Cam climbed out of the Suburban. He was a tall, broad-shouldered man, and the big vehicle suited him, giving him the leg- and headroom he needed. Crossing the parking lot in his loose-limbed, unhurried stride, he let himself in the private door on the side of the terminal building, swiping his ID card to unlock it. A narrow hall led to their office, where Karen sat industriously tapping away on her computer keyboard. Fresh flowers sat in a vase on her desk, the fragrance mingling with that of coffee. She always had flowers, though he suspected she bought them herself. Her boyfriend—a black-leather wearing, motorcycle-riding, bearded pro wrestler—didn’t seem like the flower-buying kind. Cam knew she was in her late twenties, he knew she liked to dye black streaks into her short red hair, and that she made the office run like oiled silk, but beyond that he was afraid to ask. Bret, on the other hand, had made it his life’s mission to flap the unflappable, and teased her relentlessly.
“Morning, Sunshine,” Cam greeted her, because, what the hell, he wasn’t above teasing her either.
She gave him a squinty-eyed look over the top of her monitor, then returned to her typing. Karen was as far from being sunshiny in the mornings as Seattle was from Miami.
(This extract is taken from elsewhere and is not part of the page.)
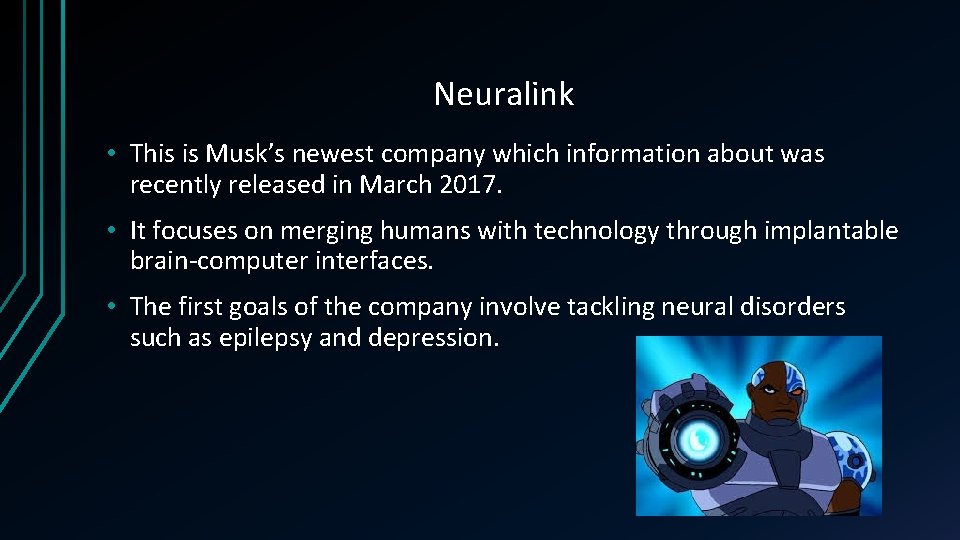 Neuralink

• This is Musk's newest company which information about was recently released in March 2017.

• It focuses on merging humans with technology through implantable brain-computer interfaces.

• The first goals of the company involve tackling neural disorders such as epilepsy and depression.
Bret had once voiced the theory that she moonlighted as a guard dog in a junkyard, because she was as mean as one and didn’t turn reasonably human until around nine a.m. Karen hadn’t said anything, but Bret’s personal mail had disappeared for over a month, until he got a clue and apologized, whereupon his mail began being delivered again, but he was a month behind in all his bills.
Opting for caution over valor, Cam didn’t say anything else to her; instead he helped himself to the coffee and wandered over to the open door of Bret’s office. “You’re early,” he said, propping a shoulder against the door frame.
Bret gave him a sour look. “Not willingly.”
“You mean Karen called and told you to get your ass down here?” Behind him, Cam heard a sound that could have been either a chuckle or a growl. With Karen, it was hard to tell the difference.
“Almost as bad. Some idiot waited until the last minute to book an eight o’clock.”
“We don’t call them ‘idiots,’” Karen said automatically. “I sent you a memo. We call them ‘clients.’”
Bret was taking a sip of coffee when she spoke, and he half choked, half laughed. “‘Clients,’” he repeated. “Got it.” He indicated the sheet of paper he’d been scribbling on, which Cam recognized as a schedule form. “I’ve called Mike in to take the Spokane run this afternoon, in the Skylane”—Mike Gardiner was their part-time pilot—“and that’ll free me up to take the Mirage to L.A. if you want to take the Eugene run in the Skyhawk—or we can swap if you’d rather do the L.A. run.”